--- START ---

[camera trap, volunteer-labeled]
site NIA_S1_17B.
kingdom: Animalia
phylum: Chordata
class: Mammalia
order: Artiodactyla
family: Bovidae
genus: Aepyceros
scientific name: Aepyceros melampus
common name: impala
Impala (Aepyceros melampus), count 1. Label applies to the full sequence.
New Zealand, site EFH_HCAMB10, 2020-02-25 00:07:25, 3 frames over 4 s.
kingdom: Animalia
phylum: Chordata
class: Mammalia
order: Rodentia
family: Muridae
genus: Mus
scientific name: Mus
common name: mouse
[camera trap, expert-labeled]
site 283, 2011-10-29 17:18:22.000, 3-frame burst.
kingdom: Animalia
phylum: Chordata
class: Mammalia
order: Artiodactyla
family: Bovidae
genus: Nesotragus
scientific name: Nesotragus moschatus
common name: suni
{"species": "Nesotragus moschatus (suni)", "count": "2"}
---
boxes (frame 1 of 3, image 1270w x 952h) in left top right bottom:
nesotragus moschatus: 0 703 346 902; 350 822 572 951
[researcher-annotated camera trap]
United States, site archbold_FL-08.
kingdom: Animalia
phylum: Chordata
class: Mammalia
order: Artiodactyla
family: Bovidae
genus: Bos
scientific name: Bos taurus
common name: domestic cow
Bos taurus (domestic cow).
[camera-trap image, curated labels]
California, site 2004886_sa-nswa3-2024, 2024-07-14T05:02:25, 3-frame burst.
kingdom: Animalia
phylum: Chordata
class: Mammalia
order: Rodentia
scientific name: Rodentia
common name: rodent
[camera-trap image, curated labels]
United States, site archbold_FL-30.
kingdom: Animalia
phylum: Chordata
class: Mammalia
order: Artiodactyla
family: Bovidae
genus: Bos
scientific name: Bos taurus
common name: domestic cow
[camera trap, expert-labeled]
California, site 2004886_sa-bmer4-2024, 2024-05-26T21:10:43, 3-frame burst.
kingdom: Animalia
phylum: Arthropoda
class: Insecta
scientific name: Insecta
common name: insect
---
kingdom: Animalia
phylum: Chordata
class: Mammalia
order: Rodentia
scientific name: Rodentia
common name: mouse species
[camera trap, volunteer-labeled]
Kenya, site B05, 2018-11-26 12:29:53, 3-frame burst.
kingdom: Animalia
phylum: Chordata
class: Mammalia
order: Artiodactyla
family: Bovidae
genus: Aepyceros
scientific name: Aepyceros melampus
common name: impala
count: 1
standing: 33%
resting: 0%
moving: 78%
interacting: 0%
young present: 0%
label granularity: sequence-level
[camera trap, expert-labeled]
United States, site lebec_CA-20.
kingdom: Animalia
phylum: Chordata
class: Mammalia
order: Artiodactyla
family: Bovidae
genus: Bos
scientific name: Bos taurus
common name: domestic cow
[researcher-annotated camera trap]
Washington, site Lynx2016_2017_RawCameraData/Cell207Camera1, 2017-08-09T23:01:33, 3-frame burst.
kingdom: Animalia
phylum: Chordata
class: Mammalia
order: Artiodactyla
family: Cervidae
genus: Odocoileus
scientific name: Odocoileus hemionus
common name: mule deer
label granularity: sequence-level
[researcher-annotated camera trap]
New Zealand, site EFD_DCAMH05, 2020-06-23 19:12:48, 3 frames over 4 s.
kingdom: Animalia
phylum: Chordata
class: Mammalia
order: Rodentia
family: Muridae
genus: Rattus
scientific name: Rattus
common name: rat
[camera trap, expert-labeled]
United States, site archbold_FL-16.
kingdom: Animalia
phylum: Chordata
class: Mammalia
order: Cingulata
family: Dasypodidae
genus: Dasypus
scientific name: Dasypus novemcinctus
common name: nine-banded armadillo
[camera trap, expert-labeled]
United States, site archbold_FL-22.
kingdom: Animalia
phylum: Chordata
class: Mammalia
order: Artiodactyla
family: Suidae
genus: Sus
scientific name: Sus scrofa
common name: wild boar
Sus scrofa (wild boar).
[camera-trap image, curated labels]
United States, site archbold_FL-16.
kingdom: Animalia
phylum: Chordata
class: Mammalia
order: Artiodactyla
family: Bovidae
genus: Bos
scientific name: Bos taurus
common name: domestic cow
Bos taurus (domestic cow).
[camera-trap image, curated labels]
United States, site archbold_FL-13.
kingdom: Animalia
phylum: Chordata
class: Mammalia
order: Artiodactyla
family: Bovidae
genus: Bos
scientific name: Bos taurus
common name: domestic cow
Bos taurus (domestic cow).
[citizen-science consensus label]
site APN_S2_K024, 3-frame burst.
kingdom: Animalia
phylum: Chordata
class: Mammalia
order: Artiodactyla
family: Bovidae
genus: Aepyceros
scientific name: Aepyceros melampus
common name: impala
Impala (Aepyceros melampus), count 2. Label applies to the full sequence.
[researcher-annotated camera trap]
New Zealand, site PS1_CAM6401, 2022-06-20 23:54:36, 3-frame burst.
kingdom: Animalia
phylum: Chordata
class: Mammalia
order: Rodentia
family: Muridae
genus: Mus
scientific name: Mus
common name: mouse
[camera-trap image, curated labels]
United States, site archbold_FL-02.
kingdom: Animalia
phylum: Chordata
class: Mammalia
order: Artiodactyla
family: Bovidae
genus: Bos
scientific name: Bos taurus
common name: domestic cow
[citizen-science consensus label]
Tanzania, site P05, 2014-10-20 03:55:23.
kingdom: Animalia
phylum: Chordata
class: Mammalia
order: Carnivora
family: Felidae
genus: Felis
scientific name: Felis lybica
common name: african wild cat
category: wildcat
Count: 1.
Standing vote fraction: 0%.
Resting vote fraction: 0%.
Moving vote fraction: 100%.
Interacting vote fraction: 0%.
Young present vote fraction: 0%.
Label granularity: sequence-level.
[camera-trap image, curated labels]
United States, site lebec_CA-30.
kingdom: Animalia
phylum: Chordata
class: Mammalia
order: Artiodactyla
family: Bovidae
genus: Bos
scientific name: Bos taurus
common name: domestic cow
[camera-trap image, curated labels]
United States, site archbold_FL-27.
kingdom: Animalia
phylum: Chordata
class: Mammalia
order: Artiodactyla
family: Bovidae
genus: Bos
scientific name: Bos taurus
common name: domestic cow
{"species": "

--- END ---

WORK INSTRUCTION = Word for word, write out all of the entries again.

TASK RESULT =
[camera trap, volunteer-labeled]
site NIA_S1_17B.
kingdom: Animalia
phylum: Chordata
class: Mammalia
order: Artiodactyla
family: Bovidae
genus: Aepyceros
scientific name: Aepyceros melampus
common name: impala
Impala (Aepyceros melampus), count 1. Label applies to the full sequence.
New Zealand, site EFH_HCAMB10, 2020-02-25 00:07:25, 3 frames over 4 s.
kingdom: Animalia
phylum: Chordata
class: Mammalia
order: Rodentia
family: Muridae
genus: Mus
scientific name: Mus
common name: mouse
[camera trap, expert-labeled]
site 283, 2011-10-29 17:18:22.000, 3-frame burst.
kingdom: Animalia
phylum: Chordata
class: Mammalia
order: Artiodactyla
family: Bovidae
genus: Nesotragus
scientific name: Nesotragus moschatus
common name: suni
{"species": "Nesotragus moschatus (suni)", "count": "2"}
---
boxes (frame 1 of 3, image 1270w x 952h) in left top right bottom:
nesotragus moschatus: 0 703 346 902; 350 822 572 951
[researcher-annotated camera trap]
United States, site archbold_FL-08.
kingdom: Animalia
phylum: Chordata
class: Mammalia
order: Artiodactyla
family: Bovidae
genus: Bos
scientific name: Bos taurus
common name: domestic cow
Bos taurus (domestic cow).
[camera-trap image, curated labels]
California, site 2004886_sa-nswa3-2024, 2024-07-14T05:02:25, 3-frame burst.
kingdom: Animalia
phylum: Chordata
class: Mammalia
order: Rodentia
scientific name: Rodentia
common name: rodent
[camera-trap image, curated labels]
United States, site archbold_FL-30.
kingdom: Animalia
phylum: Chordata
class: Mammalia
order: Artiodactyla
family: Bovidae
genus: Bos
scientific name: Bos taurus
common name: domestic cow
[camera trap, expert-labeled]
California, site 2004886_sa-bmer4-2024, 2024-05-26T21:10:43, 3-frame burst.
kingdom: Animalia
phylum: Arthropoda
class: Insecta
scientific name: Insecta
common name: insect
---
kingdom: Animalia
phylum: Chordata
class: Mammalia
order: Rodentia
scientific name: Rodentia
common name: mouse species
[camera trap, volunteer-labeled]
Kenya, site B05, 2018-11-26 12:29:53, 3-frame burst.
kingdom: Animalia
phylum: Chordata
class: Mammalia
order: Artiodactyla
family: Bovidae
genus: Aepyceros
scientific name: Aepyceros melampus
common name: impala
count: 1
standing: 33%
resting: 0%
moving: 78%
interacting: 0%
young present: 0%
label granularity: sequence-level
[camera trap, expert-labeled]
United States, site lebec_CA-20.
kingdom: Animalia
phylum: Chordata
class: Mammalia
order: Artiodactyla
family: Bovidae
genus: Bos
scientific name: Bos taurus
common name: domestic cow
[researcher-annotated camera trap]
Washington, site Lynx2016_2017_RawCameraData/Cell207Camera1, 2017-08-09T23:01:33, 3-frame burst.
kingdom: Animalia
phylum: Chordata
class: Mammalia
order: Artiodactyla
family: Cervidae
genus: Odocoileus
scientific name: Odocoileus hemionus
common name: mule deer
label granularity: sequence-level
[researcher-annotated camera trap]
New Zealand, site EFD_DCAMH05, 2020-06-23 19:12:48, 3 frames over 4 s.
kingdom: Animalia
phylum: Chordata
class: Mammalia
order: Rodentia
family: Muridae
genus: Rattus
scientific name: Rattus
common name: rat
[camera trap, expert-labeled]
United States, site archbold_FL-16.
kingdom: Animalia
phylum: Chordata
class: Mammalia
order: Cingulata
family: Dasypodidae
genus: Dasypus
scientific name: Dasypus novemcinctus
common name: nine-banded armadillo
[camera trap, expert-labeled]
United States, site archbold_FL-22.
kingdom: Animalia
phylum: Chordata
class: Mammalia
order: Artiodactyla
family: Suidae
genus: Sus
scientific name: Sus scrofa
common name: wild boar
Sus scrofa (wild boar).
[camera-trap image, curated labels]
United States, site archbold_FL-16.
kingdom: Animalia
phylum: Chordata
class: Mammalia
order: Artiodactyla
family: Bovidae
genus: Bos
scientific name: Bos taurus
common name: domestic cow
Bos taurus (domestic cow).
[camera-trap image, curated labels]
United States, site archbold_FL-13.
kingdom: Animalia
phylum: Chordata
class: Mammalia
order: Artiodactyla
family: Bovidae
genus: Bos
scientific name: Bos taurus
common name: domestic cow
Bos taurus (domestic cow).
[citizen-science consensus label]
site APN_S2_K024, 3-frame burst.
kingdom: Animalia
phylum: Chordata
class: Mammalia
order: Artiodactyla
family: Bovidae
genus: Aepyceros
scientific name: Aepyceros melampus
common name: impala
Impala (Aepyceros melampus), count 2. Label applies to the full sequence.
[researcher-annotated camera trap]
New Zealand, site PS1_CAM6401, 2022-06-20 23:54:36, 3-frame burst.
kingdom: Animalia
phylum: Chordata
class: Mammalia
order: Rodentia
family: Muridae
genus: Mus
scientific name: Mus
common name: mouse
[camera-trap image, curated labels]
United States, site archbold_FL-02.
kingdom: Animalia
phylum: Chordata
class: Mammalia
order: Artiodactyla
family: Bovidae
genus: Bos
scientific name: Bos taurus
common name: domestic cow
[citizen-science consensus label]
Tanzania, site P05, 2014-10-20 03:55:23.
kingdom: Animalia
phylum: Chordata
class: Mammalia
order: Carnivora
family: Felidae
genus: Felis
scientific name: Felis lybica
common name: african wild cat
category: wildcat
Count: 1.
Standing vote fraction: 0%.
Resting vote fraction: 0%.
Moving vote fraction: 100%.
Interacting vote fraction: 0%.
Young present vote fraction: 0%.
Label granularity: sequence-level.
[camera-trap image, curated labels]
United States, site lebec_CA-30.
kingdom: Animalia
phylum: Chordata
class: Mammalia
order: Artiodactyla
family: Bovidae
genus: Bos
scientific name: Bos taurus
common name: domestic cow
[camera-trap image, curated labels]
United States, site archbold_FL-27.
kingdom: Animalia
phylum: Chordata
class: Mammalia
order: Artiodactyla
family: Bovidae
genus: Bos
scientific name: Bos taurus
common name: domestic cow
{"species": "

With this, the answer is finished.